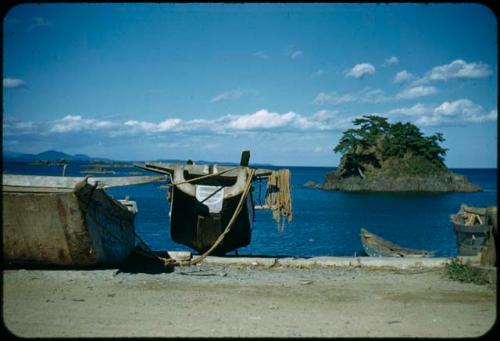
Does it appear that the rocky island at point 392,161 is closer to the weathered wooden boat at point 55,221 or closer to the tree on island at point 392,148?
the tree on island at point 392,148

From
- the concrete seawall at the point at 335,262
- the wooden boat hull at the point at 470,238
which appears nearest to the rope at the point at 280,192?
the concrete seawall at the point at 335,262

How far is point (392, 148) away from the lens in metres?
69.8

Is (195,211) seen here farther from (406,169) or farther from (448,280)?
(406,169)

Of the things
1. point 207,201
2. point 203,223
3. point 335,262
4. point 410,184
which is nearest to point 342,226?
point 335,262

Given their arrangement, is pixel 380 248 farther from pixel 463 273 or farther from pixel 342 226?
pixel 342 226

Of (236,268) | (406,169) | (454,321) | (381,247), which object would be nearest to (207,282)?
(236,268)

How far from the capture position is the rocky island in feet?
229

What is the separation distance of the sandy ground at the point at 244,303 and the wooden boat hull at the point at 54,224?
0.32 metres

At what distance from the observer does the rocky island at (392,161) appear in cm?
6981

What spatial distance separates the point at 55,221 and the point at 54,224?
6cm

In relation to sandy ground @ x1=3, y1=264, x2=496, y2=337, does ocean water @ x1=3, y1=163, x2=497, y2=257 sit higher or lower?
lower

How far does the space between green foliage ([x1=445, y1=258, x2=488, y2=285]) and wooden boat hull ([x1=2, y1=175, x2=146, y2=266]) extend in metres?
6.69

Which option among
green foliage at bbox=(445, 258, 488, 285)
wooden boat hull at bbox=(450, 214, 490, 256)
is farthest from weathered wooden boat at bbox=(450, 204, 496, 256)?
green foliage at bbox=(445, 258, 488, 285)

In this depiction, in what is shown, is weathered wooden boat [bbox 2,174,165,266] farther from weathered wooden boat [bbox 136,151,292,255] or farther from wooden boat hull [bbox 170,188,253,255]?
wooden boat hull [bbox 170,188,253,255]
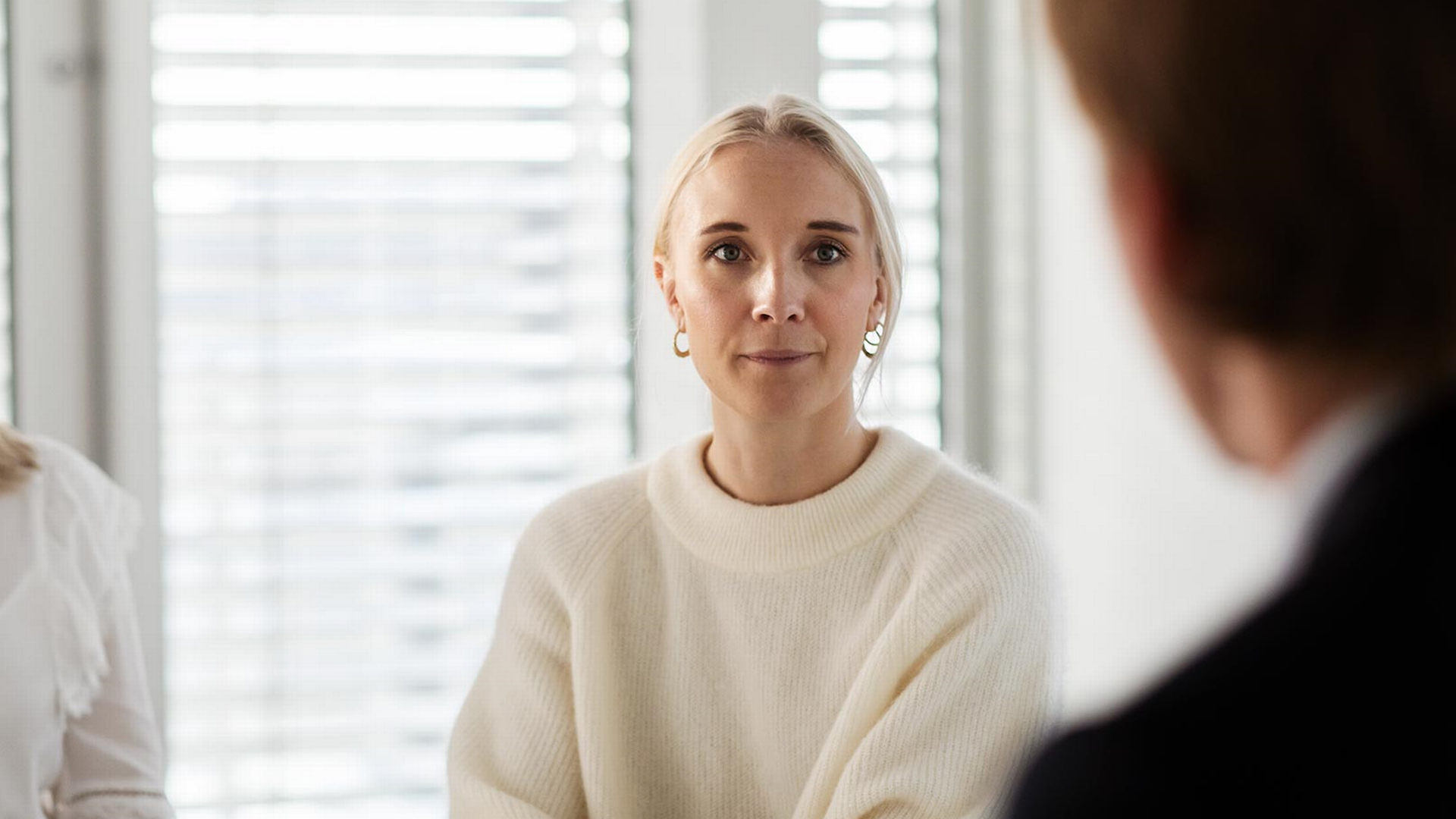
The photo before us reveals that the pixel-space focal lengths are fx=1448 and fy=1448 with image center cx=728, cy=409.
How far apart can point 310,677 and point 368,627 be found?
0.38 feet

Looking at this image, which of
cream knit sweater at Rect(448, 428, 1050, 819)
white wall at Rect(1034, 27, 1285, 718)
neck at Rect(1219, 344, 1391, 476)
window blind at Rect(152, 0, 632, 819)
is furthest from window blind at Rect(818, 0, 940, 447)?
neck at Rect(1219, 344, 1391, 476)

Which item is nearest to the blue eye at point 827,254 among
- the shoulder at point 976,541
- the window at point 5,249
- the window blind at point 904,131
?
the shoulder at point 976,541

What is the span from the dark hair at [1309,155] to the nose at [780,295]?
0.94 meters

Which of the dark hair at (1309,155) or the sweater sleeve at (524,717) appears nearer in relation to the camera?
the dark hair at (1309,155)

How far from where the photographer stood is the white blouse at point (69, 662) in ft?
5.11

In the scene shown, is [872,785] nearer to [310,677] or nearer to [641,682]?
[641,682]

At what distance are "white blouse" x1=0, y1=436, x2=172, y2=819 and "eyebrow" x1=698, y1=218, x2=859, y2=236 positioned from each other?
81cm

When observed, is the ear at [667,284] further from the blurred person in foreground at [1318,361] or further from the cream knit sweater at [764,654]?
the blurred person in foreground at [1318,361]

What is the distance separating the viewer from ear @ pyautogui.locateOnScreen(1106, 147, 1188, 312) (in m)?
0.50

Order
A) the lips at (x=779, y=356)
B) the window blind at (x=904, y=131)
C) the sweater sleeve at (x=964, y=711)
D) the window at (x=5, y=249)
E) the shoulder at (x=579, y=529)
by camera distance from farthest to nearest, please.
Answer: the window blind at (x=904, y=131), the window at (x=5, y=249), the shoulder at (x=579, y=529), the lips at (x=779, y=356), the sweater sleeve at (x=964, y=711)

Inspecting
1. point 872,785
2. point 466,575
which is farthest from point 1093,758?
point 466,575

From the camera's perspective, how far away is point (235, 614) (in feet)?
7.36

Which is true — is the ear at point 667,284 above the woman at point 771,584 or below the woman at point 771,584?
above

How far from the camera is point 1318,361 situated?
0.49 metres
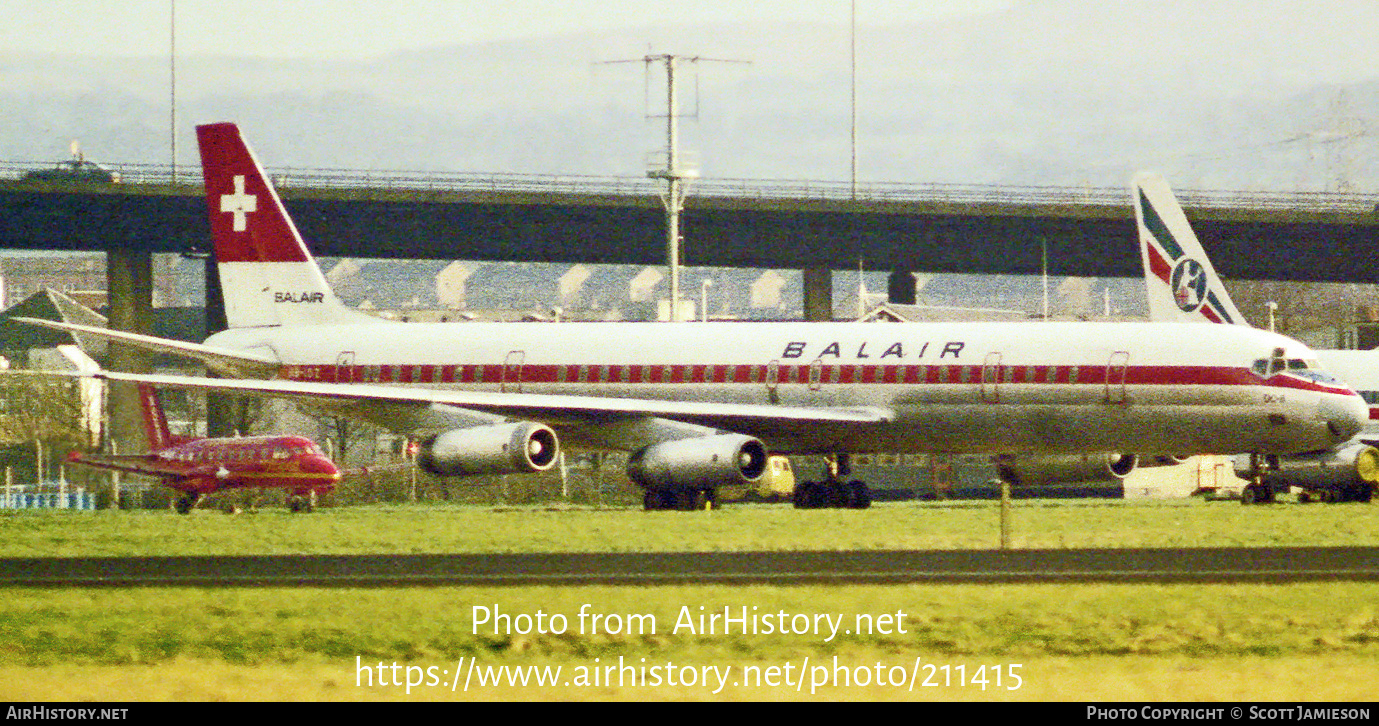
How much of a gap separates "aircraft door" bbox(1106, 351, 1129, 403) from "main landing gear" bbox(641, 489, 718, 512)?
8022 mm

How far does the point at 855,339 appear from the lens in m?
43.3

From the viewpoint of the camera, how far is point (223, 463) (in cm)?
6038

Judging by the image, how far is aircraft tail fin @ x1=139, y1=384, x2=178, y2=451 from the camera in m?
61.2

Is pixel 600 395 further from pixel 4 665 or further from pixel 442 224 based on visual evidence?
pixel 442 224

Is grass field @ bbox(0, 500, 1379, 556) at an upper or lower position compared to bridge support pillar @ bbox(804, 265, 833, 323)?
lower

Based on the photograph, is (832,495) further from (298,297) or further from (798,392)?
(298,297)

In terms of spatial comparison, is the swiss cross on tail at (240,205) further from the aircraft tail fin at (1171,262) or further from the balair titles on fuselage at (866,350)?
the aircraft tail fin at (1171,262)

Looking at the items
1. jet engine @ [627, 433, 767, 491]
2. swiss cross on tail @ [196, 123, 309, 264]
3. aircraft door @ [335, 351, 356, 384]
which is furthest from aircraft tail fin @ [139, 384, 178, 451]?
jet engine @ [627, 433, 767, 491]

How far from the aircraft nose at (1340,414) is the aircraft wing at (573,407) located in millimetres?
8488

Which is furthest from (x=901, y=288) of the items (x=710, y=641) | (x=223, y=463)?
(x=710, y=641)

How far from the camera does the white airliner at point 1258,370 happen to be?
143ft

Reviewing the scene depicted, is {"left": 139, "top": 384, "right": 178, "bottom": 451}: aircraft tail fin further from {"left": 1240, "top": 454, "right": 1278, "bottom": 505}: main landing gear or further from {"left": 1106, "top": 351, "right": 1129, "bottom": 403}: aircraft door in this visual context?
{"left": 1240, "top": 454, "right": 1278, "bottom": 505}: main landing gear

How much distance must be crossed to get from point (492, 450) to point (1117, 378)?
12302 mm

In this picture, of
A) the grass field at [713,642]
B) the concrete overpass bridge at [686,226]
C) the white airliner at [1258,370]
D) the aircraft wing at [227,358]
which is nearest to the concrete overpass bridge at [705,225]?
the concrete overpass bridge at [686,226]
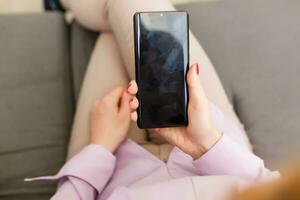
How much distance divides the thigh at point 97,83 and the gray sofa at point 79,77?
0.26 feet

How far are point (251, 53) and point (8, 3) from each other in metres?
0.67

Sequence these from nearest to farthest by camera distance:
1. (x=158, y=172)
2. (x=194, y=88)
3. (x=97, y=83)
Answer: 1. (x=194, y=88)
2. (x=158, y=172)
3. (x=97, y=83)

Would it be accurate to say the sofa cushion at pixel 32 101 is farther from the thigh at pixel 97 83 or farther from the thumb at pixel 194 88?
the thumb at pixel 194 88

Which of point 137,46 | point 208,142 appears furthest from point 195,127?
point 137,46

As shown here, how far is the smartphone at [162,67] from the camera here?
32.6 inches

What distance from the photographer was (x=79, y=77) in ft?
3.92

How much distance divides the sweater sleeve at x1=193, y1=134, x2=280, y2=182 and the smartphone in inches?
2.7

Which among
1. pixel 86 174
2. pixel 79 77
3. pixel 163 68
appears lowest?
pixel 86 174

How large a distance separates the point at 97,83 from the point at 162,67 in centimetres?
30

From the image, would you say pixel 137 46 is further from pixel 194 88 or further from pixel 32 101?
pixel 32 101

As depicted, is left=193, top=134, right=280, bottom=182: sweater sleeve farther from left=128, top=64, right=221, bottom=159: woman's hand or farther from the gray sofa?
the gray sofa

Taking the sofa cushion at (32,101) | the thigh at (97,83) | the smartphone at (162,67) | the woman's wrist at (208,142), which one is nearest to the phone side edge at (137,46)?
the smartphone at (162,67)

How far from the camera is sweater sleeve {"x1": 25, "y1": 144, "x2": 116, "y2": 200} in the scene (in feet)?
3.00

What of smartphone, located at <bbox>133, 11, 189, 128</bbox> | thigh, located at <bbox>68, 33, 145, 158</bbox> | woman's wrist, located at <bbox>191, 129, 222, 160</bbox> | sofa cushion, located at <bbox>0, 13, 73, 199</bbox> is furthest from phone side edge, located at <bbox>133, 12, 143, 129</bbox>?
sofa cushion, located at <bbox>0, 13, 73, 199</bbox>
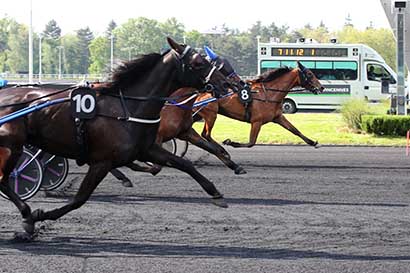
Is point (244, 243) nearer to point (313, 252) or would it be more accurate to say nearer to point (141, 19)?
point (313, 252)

● **Task to complete**
Set down the line containing "How much distance divides the thigh", then every later line through the end of the material, exactly as written; omit any picture.

● **Answer to this problem**
How much distance divides the thigh at point 97,83 and the gray sofa at point 79,77?
0.26 feet

How far are point (251, 53) and point (8, 3) from each other in metres?
0.67

Sequence these from nearest to farthest by camera distance:
1. (x=158, y=172)
2. (x=194, y=88)
3. (x=97, y=83)
Answer: 1. (x=194, y=88)
2. (x=158, y=172)
3. (x=97, y=83)

Would it be accurate to say the sofa cushion at pixel 32 101 is farther from the thigh at pixel 97 83 or farther from the thumb at pixel 194 88?
the thumb at pixel 194 88

Which of point 137,46 | point 208,142 appears furthest from point 195,127?
point 137,46

As shown here, how far is the smartphone at [162,67] from the camera here?
32.6 inches

What distance from the photographer was (x=79, y=77) in ft?
3.92

How much distance divides the sweater sleeve at x1=193, y1=134, x2=280, y2=182 and the smartphone in inches?
2.7

Which among
1. pixel 86 174
2. pixel 79 77
3. pixel 163 68
appears lowest?
pixel 86 174

How large a distance separates the point at 97,83 from the point at 162,67 in centimetres?
30

From the image, would you say pixel 137 46 is further from pixel 194 88 or further from pixel 32 101?
pixel 32 101

As depicted, is left=193, top=134, right=280, bottom=182: sweater sleeve farther from left=128, top=64, right=221, bottom=159: woman's hand or farther from the gray sofa?
the gray sofa

Taking the sofa cushion at (32,101) | the thigh at (97,83) | the smartphone at (162,67) | the woman's wrist at (208,142), which one is nearest to the phone side edge at (137,46)?
the smartphone at (162,67)

How far from the camera is sweater sleeve {"x1": 25, "y1": 144, "x2": 116, "y2": 200} in the scene (in feet)?
3.00

What of smartphone, located at <bbox>133, 11, 189, 128</bbox> | thigh, located at <bbox>68, 33, 145, 158</bbox> | woman's wrist, located at <bbox>191, 129, 222, 160</bbox> | sofa cushion, located at <bbox>0, 13, 73, 199</bbox> is furthest from phone side edge, located at <bbox>133, 12, 143, 129</bbox>?
sofa cushion, located at <bbox>0, 13, 73, 199</bbox>
Is point (244, 243) nearer to point (313, 252) or would it be more accurate to say nearer to point (141, 19)?
point (313, 252)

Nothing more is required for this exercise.